Washington Post syndicated columnist E. J. Dionne, Jr. has a perceptive take on Trump’s politics of distraction, media enabling of it and what means for Democrats. As Dionne sees it:
Good reporters and editors labor mightily to be fair-minded in their reporting of episodes and events, and I’ll defend them to my last breath. But the larger battle, captured by the phrase “winning the news cycle,” involves a fierce competition to push reports that help your own side to the top while sidelining those that serve the interests of your opponents.
In the Trump era, this clash has fundamentally changed because the president and his lieutenants have realized that lying works; shameless dissembling is now standard operating procedure for the White House. Partisan outlets go with President Trump’s versions of events, even when they are demonstrably false. Mainstream outlets feel duty bound to report them, even as they debunk the lies.
Moreover, our chief executive instinctively knows what Alexander Hamilton taught long ago: that the despot’s “object is to throw things into confusion that he may ‘ride the storm and direct the whirlwind.’ ” If the news gets troublesome, Trump and his minions create all manner of controversies and distractions that consume a lot of media space and time.
Dionne adds that “His latest discovery is how his pardon power can be a big news-cycle hit, especially when a celebrity is blended in.” Dionne notes other recent distractions, including the disinviting of the Philadelphia Eagles to the white house and blasting NFL players for their take-a-knee protests. You can add a few, if you like, including insulting his own Attorney General and heads of state who have been among the staunches allies of the U.S., hiring bomb-throwers like Giulani, announcing plans for a Soviet-style military parade and unrelenting tweets designed to provoke controversy and distractions du jour, to name a few.
Trump’s distractions can be divided into two categories: deliberate distractions, like those noted above, and his Administration’s numerous spontaneous eruptions of incompetence, such as ignorant comments about Canada’s responsibility for the white house burning down in 1812 or the anniversary of D-Day reminding us of our great relationship with Germany, keep the media in a tizzy, just trying to keep up.

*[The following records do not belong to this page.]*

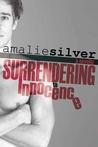 Surrendering to Innocence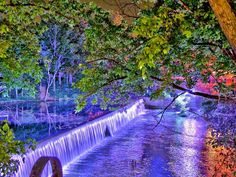 An aerial video of the waterfall at Buck Creek next to Papa Saia's in Helena, AL This Waterfall is lit up at night! Buck Creek is a Alabama Song, Waterfall, Night, Beautiful, Art, Art Background, Kunst, Waterfalls, Performing Arts
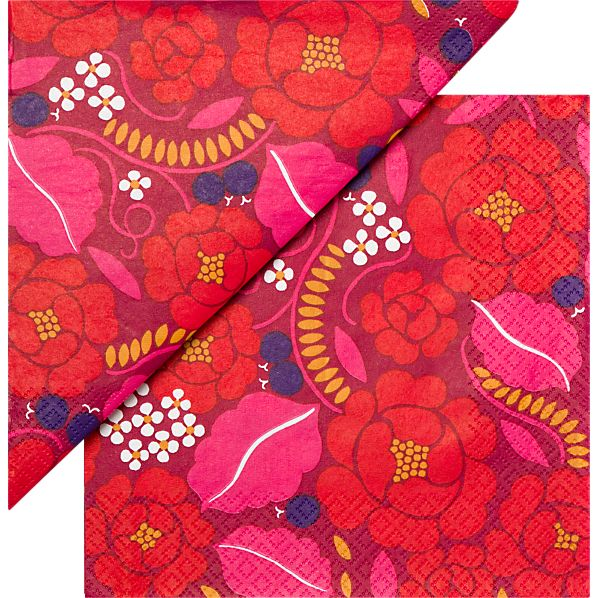"Set of 20 Marimekko Sonja Red Paper 4.75"" Napkins"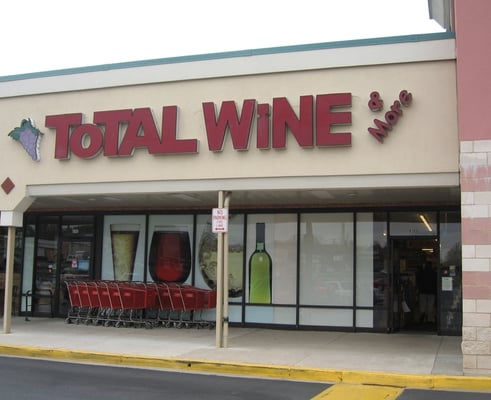 Total Wine Locations VA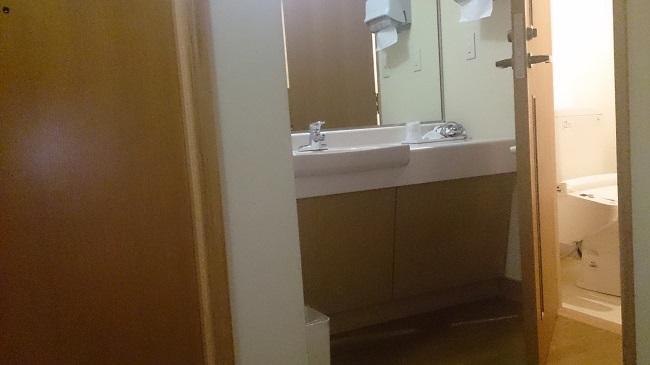 ホテルグランド天空 和室 洗面台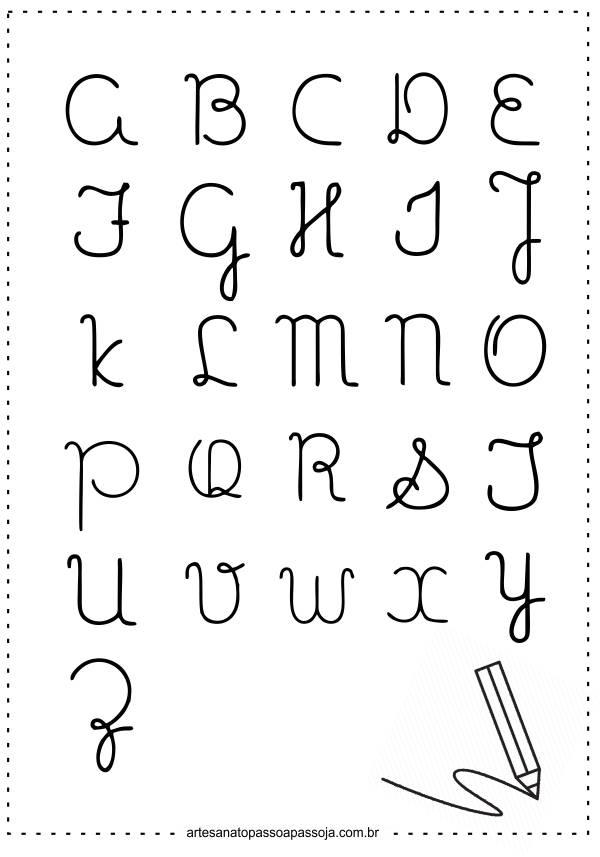 alfabeto cursivo para imprimir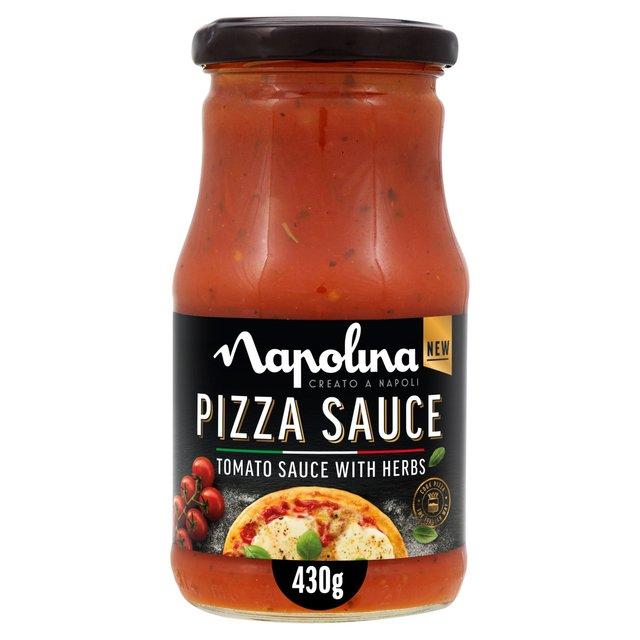 Napolina Tomato Herb Pizza Topping Ocado
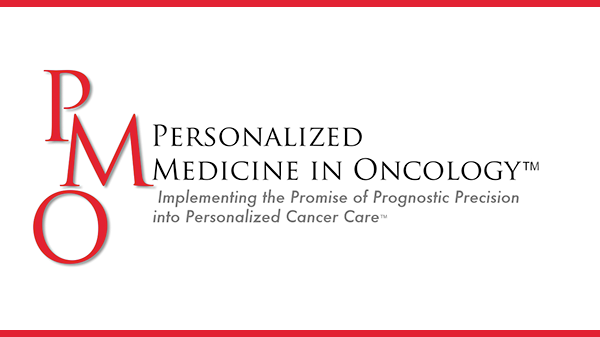 Personalized Medicine in Oncology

Too often, big media gets suckered into giving the sideshows far more coverage than the incidents deserve. But mostly, the press can’t just simply ignore the distractions, or their competitors will provide the coverage and dominate the market.
It’s gotten so bad that, as Dionne notes, “the sheer volume of corruption reports — starting with would-be Chick-fil-A spouse and Environmental Protection Agency Administrator Scott Pruitt — means that they start to drown each other out.” There is still a growing problem of false equivalence reporting, which often distorts the reality in a way that lets Repubicans off too easy. As Dionne explains,
Then there is the challenge of balance. So much of the journalism about Trump is negative because of what he does every day and because hard-working reporters and special counsel Robert S. Mueller III’s investigation regularly turn up embarrassing facts. Therefore, journalists feel obligated to make sure that everyone knows they can be just as tough on Democrats. Looking “partisan” is a grave transgression. Trump and the Republicans try to paint this scarlet letter on the media almost daily.

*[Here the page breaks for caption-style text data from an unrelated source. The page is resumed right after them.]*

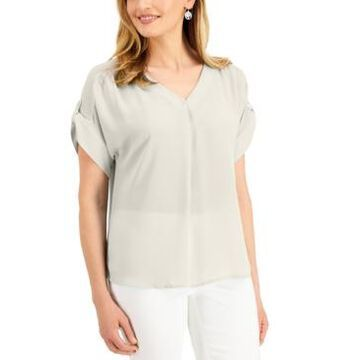 Jm Collection Petite V-Neck Roll-Tab Top, Created for Macy's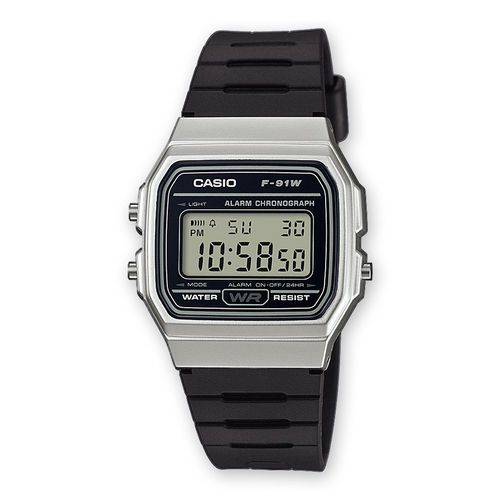 Reloj CASIO serie digital F-91WM-7A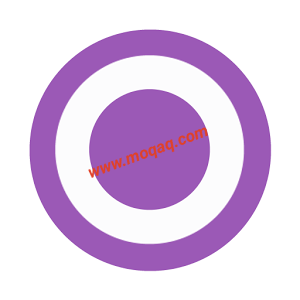 تحميل السنابات للاندرويد Savemysnaps 2020 حفظ من سناب شات برامج موقعك Tech Company Logos Vodafone Logo Company Logo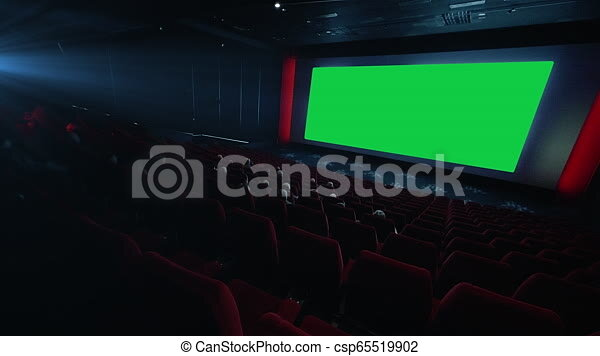 Hd People Watching Movie In Cinema Theater Green Screen Chroma Key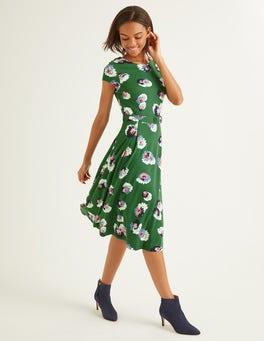 Broad Bean, Painted Daisy Aida Ponte Dress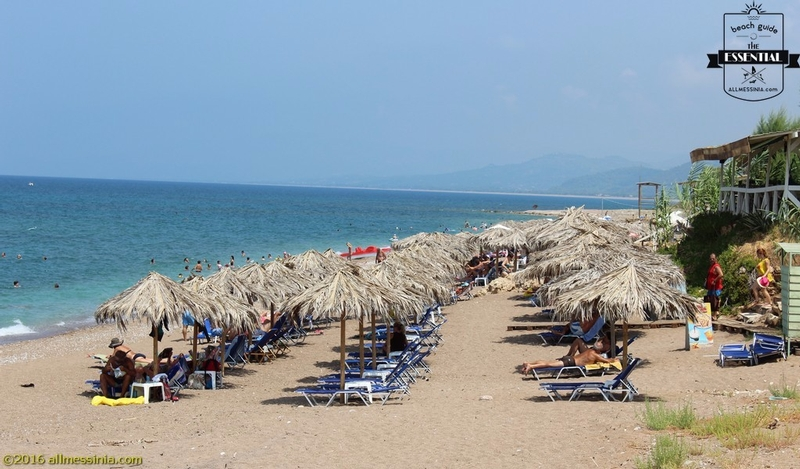 Kalo Nero Beach Kyparissia - Changing cabin and sunbeds part 1
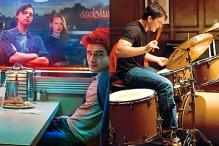Whiplash to Riverdale: 8 Things To Watch This Valentine's Day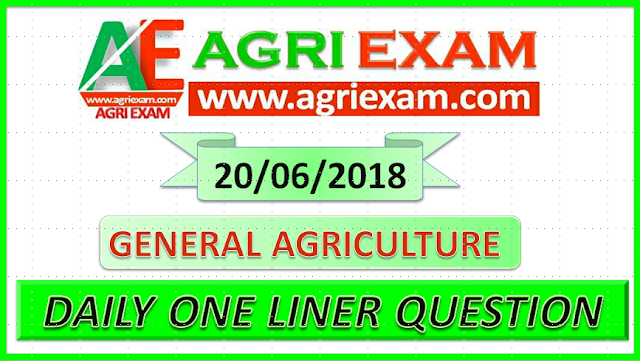 Agriculture Questions for Agriculture Exams icar Exam General Agriculture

Hats off to those members of the media who don’t fall for the distractions, and continue to report in-depth about the critical political issues, such as health care, pollution, war, racial discrimination and others. As for the enduring ‘divided Democrats’ and ‘the Democrats have been taken over by the extreme left’ themes frequently parroted by the more easilly-distracted journalists, Dionne clarifies the reality:
Lord knows, Democrats have their problems. Their own politicians regularly point them out by way of scoring points in the party’s factional wars. But with this year’s primaries nearly over, let’s at least shelve certain story lines that are simply wrong.
Contrary to a popular meme, the Democratic primary electorate is not veering sharply to the left. Left-wing candidates did not fare particularly well because rank-and-filers aren’t interested in ideological warfare and are choosing on the basis of personal qualities — it really helps to be a woman this year. Democrats cast pragmatic primary ballots in large numbers because they devoutly want to end their powerlessness.

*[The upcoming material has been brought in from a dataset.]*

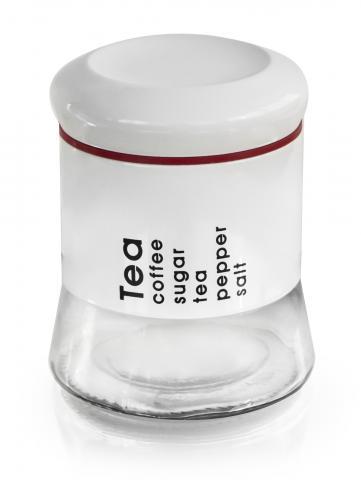 Буркан 0,750 ml бял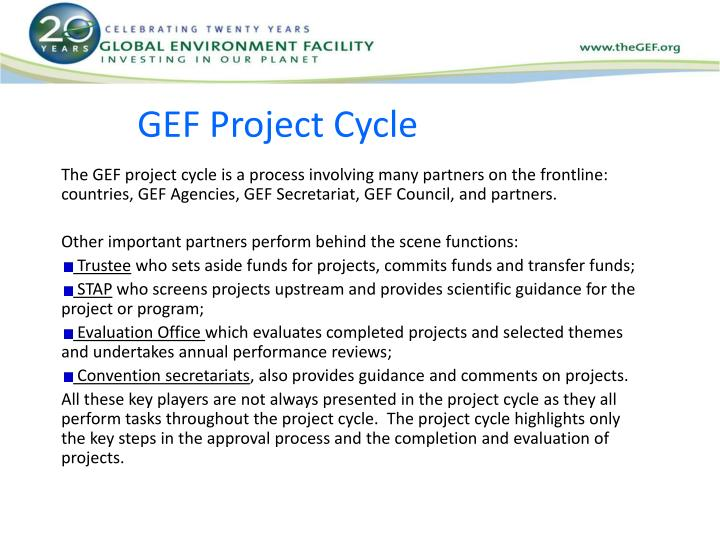 Gef project cycle1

This pragmatism is what allowed Democrats to avoid catastrophe in California on Tuesday.
Because of the state’s appropriately nicknamed “jungle primary,” the top two finishers in the first round compete in November, even if they are in the same party. Although a couple of races were close, it appears there will be Democratic candidates on the ballot this fall in every target district. Democratic voters successfully identified their own strongest contenders, and party-supported advertising pummeled Republican candidates who threatened to shut the Democrats out. A gang we thought couldn’t shoot straight actually hit the mark.
Dionne concludes by noting that “Trump tests journalists and news consumers in a way they’ve never been tested before. Like would-be autocrats elsewhere, Trump is pursuing a strategy of disorienting the citizenry with a steady stream of provocations, untruths and diversions. We cannot afford to treat any of this as the usual spin or garden-variety politics.”
The daily distractions pumped out by Trump and his Administration remain a difficult obstacle for Democrats, who are trying to get more media and public attention focused on the critical issues facing America, especially those that favor their party. The not so unrealistic hope is that ‘Trump fatigue’ is spreading to the point where enough of his support will evaporate by election day to give Democrats a House majority.
For Democrats, urging the media and voters to address the major issues, instead of the daily distractions, is a continuing challenge — and it’s one Dems must get better at meeting to build an enduring majority.